In the early days of tournament play, no. Different adventures used individual scoring systems that did not compare well.
In the early days of D&D tournament play, individual modules had their own scoring systems which were much too different to allow a meaningful comparison of scores. If you look at the first two modules in the C (for Competition) series, this is apparent. C1 The Hidden Shrine of Tamoachan (played at Origins '79) and C2 The Ghost Tower of Inverness (played at Wintercon VII in 1979) were both published for the public with their original scoring systems intact. These scoring systems have some similarities, but the two systems are clearly not designed to create scores that would be comparable between the modules in a meaningful way. Both scoring systems award points for very specific achievements, like solving a puzzle, avoiding a trap, or defeating a monster; however, for C1, this represents the entirety of the scoring with a maximum score of around 345 plus the DM's subjective point bonus, for which no real guidance is given. By contrast, C2 has both a team and individual score. The maximum keyed score for teams is around 510, but that score was then added to the sum of treasure value divided by 1,000, which was then added to the sum of all individual scores (5 players) divided by 2, and then the number of turns elapsed was subtracted from the total. Keyed player scores max at 180, but then added the net total of hit point damage dealt minus hit points sustained (a significant disadvantage for fighters) and a subjective bonus of up to 20% of the point total.

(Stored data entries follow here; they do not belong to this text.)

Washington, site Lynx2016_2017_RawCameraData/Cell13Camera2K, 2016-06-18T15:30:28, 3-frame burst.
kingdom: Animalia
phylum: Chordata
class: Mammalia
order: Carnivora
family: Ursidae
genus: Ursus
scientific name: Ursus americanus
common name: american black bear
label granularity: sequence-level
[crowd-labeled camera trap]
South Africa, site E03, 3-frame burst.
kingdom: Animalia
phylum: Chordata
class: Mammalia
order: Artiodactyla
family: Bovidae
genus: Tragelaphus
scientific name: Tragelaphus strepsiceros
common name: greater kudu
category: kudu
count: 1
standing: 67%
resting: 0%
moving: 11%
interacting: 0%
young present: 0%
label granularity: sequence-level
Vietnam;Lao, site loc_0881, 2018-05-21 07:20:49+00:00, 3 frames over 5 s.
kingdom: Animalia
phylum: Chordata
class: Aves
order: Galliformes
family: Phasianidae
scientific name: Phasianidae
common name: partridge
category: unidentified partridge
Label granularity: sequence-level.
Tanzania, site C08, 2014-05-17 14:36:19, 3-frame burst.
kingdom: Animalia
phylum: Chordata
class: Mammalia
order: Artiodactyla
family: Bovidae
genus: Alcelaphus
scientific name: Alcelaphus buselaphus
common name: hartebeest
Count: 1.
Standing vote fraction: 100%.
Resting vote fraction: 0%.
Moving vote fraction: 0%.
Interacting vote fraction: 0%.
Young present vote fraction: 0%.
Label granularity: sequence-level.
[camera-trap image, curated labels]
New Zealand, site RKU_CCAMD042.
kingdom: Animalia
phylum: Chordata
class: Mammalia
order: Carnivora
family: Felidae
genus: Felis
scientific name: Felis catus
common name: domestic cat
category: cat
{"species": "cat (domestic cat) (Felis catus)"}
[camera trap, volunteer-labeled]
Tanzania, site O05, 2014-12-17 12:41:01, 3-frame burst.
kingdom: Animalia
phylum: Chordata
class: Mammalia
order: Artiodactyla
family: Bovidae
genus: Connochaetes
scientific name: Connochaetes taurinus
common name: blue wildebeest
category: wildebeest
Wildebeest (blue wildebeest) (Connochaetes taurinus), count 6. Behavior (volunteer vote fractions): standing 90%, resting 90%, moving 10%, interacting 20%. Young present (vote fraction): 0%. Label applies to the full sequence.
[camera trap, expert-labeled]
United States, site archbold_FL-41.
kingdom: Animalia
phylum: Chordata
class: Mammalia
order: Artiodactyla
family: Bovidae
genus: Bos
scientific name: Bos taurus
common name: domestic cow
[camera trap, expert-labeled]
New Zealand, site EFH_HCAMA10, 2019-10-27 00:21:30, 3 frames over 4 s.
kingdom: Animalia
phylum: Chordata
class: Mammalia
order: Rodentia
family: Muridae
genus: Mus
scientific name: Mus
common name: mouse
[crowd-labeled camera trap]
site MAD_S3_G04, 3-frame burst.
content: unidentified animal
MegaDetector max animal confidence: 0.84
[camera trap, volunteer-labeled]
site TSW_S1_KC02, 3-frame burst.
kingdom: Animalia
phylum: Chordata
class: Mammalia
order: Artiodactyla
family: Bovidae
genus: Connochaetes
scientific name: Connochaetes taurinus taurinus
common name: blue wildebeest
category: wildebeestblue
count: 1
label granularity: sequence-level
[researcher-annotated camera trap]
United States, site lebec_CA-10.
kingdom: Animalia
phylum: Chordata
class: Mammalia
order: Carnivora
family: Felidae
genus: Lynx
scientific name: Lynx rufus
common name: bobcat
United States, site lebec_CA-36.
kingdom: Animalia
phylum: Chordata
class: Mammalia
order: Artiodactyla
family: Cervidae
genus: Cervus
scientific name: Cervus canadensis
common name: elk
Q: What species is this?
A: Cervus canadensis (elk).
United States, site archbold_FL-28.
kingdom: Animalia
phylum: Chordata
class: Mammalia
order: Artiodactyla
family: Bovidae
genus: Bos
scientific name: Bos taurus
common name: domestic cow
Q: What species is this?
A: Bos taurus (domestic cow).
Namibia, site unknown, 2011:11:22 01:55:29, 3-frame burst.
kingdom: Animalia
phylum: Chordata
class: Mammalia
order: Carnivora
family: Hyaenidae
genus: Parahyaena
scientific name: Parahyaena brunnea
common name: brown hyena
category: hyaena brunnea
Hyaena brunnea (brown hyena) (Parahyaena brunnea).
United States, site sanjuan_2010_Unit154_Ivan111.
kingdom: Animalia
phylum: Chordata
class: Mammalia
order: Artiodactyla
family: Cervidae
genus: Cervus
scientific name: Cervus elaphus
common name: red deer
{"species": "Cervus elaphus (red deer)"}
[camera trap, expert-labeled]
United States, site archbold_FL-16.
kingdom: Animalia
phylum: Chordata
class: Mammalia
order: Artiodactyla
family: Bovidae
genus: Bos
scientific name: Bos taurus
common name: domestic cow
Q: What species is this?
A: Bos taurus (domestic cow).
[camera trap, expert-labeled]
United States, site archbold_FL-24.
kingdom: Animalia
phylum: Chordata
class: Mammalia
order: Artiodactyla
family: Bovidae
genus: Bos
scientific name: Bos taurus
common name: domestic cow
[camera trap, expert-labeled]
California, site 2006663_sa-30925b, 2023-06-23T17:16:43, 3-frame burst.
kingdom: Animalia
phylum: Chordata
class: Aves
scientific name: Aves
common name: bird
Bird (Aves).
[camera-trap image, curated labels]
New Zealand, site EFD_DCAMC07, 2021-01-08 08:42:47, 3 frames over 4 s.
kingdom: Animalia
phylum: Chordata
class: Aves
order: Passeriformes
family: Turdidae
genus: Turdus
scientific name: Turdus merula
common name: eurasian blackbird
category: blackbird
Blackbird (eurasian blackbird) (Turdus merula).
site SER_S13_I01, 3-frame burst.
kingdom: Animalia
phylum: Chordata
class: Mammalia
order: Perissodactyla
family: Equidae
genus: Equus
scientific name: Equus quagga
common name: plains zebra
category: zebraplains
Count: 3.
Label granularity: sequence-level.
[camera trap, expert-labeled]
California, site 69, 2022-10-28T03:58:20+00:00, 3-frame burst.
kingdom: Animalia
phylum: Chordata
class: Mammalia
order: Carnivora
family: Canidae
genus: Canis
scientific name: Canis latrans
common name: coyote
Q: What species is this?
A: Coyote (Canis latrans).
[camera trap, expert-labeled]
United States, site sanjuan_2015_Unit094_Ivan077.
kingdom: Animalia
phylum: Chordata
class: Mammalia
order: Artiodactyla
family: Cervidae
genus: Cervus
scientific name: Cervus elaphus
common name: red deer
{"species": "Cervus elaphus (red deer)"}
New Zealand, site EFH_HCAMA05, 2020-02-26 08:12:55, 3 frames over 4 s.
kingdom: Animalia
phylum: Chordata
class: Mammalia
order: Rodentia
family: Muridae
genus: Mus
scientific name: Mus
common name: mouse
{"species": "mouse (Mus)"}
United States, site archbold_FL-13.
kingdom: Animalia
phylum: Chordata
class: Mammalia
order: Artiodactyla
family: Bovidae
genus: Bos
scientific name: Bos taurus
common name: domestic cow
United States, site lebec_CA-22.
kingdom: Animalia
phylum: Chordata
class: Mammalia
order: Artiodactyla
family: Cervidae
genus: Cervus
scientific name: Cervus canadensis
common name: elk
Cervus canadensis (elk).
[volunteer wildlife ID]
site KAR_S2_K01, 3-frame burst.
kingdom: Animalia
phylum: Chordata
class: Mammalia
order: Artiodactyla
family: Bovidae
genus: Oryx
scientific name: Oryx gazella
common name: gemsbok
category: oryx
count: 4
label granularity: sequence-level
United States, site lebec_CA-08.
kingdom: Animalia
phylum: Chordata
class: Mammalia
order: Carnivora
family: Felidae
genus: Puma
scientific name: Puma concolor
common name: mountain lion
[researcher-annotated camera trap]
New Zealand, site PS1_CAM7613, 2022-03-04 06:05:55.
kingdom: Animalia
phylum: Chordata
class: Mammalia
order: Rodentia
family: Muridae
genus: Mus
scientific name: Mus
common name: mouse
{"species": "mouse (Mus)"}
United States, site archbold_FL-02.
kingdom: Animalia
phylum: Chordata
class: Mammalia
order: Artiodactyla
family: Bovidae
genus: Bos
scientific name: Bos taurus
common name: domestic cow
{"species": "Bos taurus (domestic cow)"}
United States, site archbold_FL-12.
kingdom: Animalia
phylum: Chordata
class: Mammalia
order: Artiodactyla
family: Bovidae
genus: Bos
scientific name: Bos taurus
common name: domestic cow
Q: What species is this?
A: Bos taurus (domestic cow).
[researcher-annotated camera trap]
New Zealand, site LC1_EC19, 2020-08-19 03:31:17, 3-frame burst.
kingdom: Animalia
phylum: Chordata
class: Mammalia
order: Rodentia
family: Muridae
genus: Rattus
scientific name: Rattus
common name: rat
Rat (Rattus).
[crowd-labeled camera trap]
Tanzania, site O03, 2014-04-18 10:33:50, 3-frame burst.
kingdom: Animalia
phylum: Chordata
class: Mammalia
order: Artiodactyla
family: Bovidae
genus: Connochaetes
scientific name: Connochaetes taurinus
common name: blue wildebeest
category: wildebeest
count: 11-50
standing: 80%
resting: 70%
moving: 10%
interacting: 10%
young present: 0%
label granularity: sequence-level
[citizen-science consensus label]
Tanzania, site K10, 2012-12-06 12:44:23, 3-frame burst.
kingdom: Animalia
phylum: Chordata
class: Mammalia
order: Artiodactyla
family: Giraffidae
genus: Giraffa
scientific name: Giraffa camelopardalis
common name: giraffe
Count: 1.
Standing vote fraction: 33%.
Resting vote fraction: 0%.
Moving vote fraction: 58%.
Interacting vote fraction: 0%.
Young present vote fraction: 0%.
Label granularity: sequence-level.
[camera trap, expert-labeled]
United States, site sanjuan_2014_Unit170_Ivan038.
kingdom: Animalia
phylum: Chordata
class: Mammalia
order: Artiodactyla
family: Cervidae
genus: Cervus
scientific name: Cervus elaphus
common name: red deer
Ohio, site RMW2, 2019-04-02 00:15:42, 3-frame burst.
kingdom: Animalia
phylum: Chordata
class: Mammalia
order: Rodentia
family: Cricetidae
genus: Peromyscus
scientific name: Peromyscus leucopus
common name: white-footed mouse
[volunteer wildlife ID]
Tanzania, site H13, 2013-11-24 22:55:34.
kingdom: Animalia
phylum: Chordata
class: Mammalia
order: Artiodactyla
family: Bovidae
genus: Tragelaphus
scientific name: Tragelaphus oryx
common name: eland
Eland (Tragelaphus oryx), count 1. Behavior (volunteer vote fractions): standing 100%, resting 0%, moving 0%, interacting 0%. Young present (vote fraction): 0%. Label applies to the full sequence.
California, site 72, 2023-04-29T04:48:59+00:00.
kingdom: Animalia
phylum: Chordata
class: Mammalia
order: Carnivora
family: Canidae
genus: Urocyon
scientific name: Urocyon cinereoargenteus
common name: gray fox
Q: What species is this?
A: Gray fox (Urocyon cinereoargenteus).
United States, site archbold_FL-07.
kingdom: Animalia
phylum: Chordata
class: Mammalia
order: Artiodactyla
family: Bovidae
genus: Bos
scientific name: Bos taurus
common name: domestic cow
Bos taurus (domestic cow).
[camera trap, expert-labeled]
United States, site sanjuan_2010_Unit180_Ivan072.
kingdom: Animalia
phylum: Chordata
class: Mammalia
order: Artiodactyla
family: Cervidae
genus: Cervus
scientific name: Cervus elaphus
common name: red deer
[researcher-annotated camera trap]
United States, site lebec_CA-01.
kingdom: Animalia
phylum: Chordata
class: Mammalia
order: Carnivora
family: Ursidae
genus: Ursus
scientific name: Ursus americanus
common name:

TL;DR - A perfect team score in C1 The Hidden Shrine of Tamoachan at Origins 1979 would have equated to a rather mediocre score in C2 The Ghost Tower of Inverness at the Wintercon tournament held the same year. And there would be no individual scores for C1 to which players of C2 could compare their individual scores.
The main reason the systems were so tied to the specific adventure is that they tried to be almost completely objective. If the player/party did this, +5 points; if they did that, -2 points. Sometimes they would add up gold piece value of treasure and hit points dealt and taken... both measures that could be radically different from adventure to adventure. The only non-objective measures were the occasional allowance for the DM to award points for good play.
The RPGA introduced a standardized scoring system for RPGs in 1983 that allowed for meaningful comparison of scores from different adventures and even game systems. It was subjective and required judges.
In Issue #10 and #11 of Polyhedron Newzine, the Role Playing Gamer's Association (RPGA) presented a new system for scoring tournament modules that would be used for all TSR role-playing games in RPGA-sanctioned tournaments. The system--described in detail in Polyhedron #11--applies to both teams and individuals and awards points in 8 categories that theoretically would work across different adventures. Each category was rated 1-10 by the judge and then multiplied by a weighting modifier. The categories and their modifiers were: Reaching Event Objective (x10), Reaching Secondary Objective (x4), Player/s Survived (x5), Role-Playing (x7), Teamwork (x8), Ingenuity (x3), Risks Taken (x2), and Rules Knowledge (x6). There was also a sheet for bonus points in the categories Treasure (x1), Power Abuse (x1.5), Determination (x5), and Fun (x2). You can see the details of this system on pages 19 and 20 of Polyhedron #11. This system was also used to rank players in the RPGA by totaling their all their scores for a point ranking system (an advantage for those who played multiple tournament events). Top ranked RPGA players were named, with their aggregate scores, in Polyhedron #10.
The system attempted the kind of universal rankings you are talking about, although it was not perfect. The Secondary Objective category might not apply in an adventure with no secondary objective, in which case that team/player would not have the opportunity to score as many points as a team/player that played an adventure with a secondary objective. That being said, most TSR modules with which I am familiar had something you could identify as a secondary objective.
Nevertheless, apart from this potential flaw, the categories easily translate across different adventures, and even gaming systems. A perfect score in any adventure, with bonus points, would be 545 points. Unlike earlier scoring systems, there were no points for any specific challenges within an adventure, so specific differences between adventures became moot. Therefore one team or player's performance in one module could be meaningfully compared to another team or player's performance in a very different module. You could even compare one team's result in a D&D adventure with another's in a Gamma World adventure.
The tradeoff for universality, of course was that this system is highly subjective, requiring impartial judges with hopefully very similar standards from event to event. Of course lots of worthy competitions rely on the subjective opinions of judges, but the clear cut days of X number of points for Y achievement in RPGs were over, at least for TSR games.
It's not clear from my research how long this system was in use. The RPGA was disbanded in 2014 and replaced by the D&D Adventurer's League. It is also important to note that it was applied only to TSR RPGs, so non-TSR games would have to continue using their own scoring systems, though it's possible other companies tried to standardize tournament scoring as well.